### WHAT THIS TASK INVOLVES
Each entry is to be retyped exactly as it appears. Leave the images out.

==== SUPPLIED ENTRIES ====

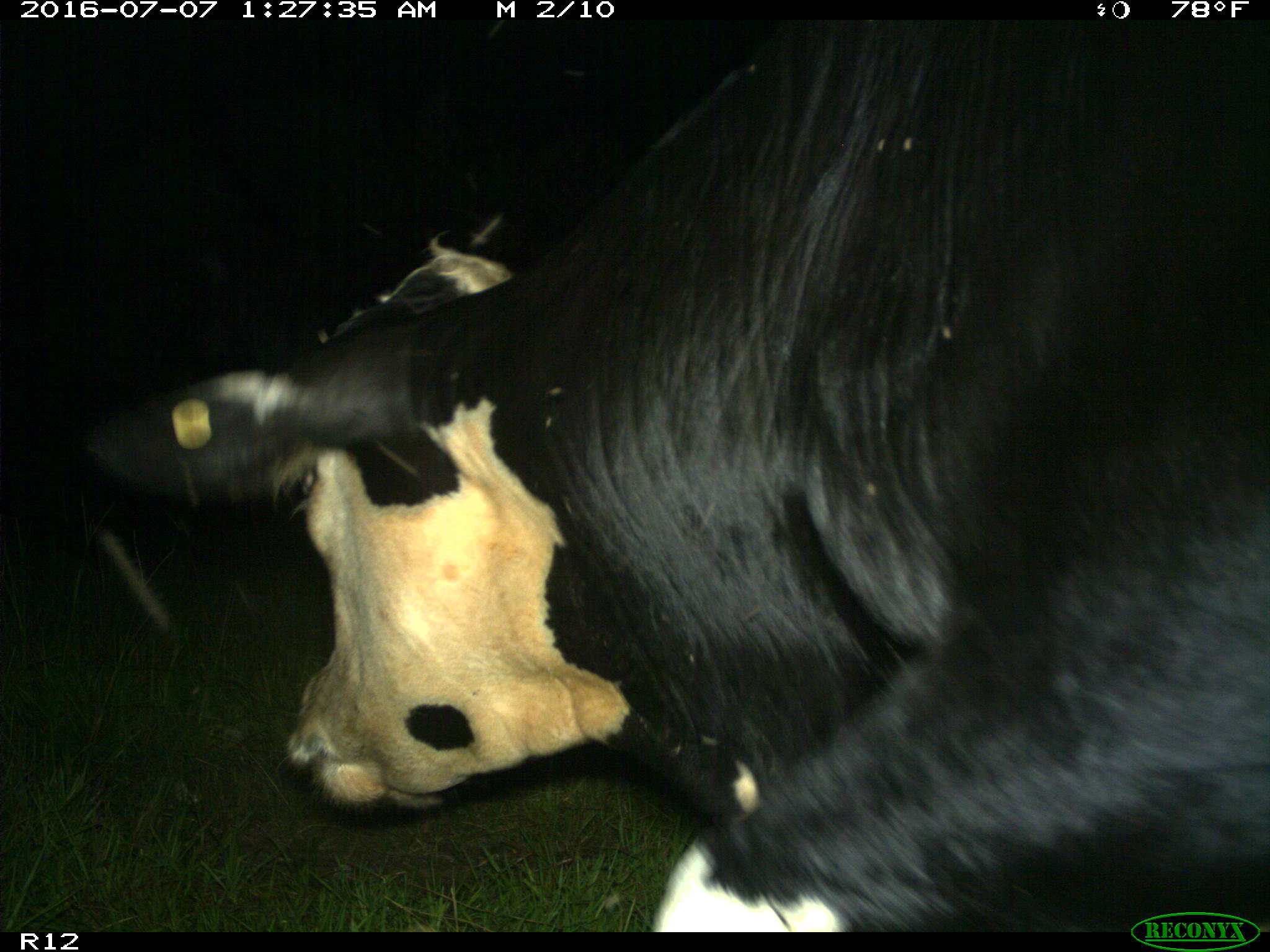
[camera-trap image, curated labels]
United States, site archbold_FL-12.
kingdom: Animalia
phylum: Chordata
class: Mammalia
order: Artiodactyla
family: Bovidae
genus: Bos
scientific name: Bos taurus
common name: domestic cow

====

### ANSWER TO THIS PROBLEM
[camera-trap image, curated labels]
United States, site archbold_FL-12.
kingdom: Animalia
phylum: Chordata
class: Mammalia
order: Artiodactyla
family: Bovidae
genus: Bos
scientific name: Bos taurus
common name: domestic cow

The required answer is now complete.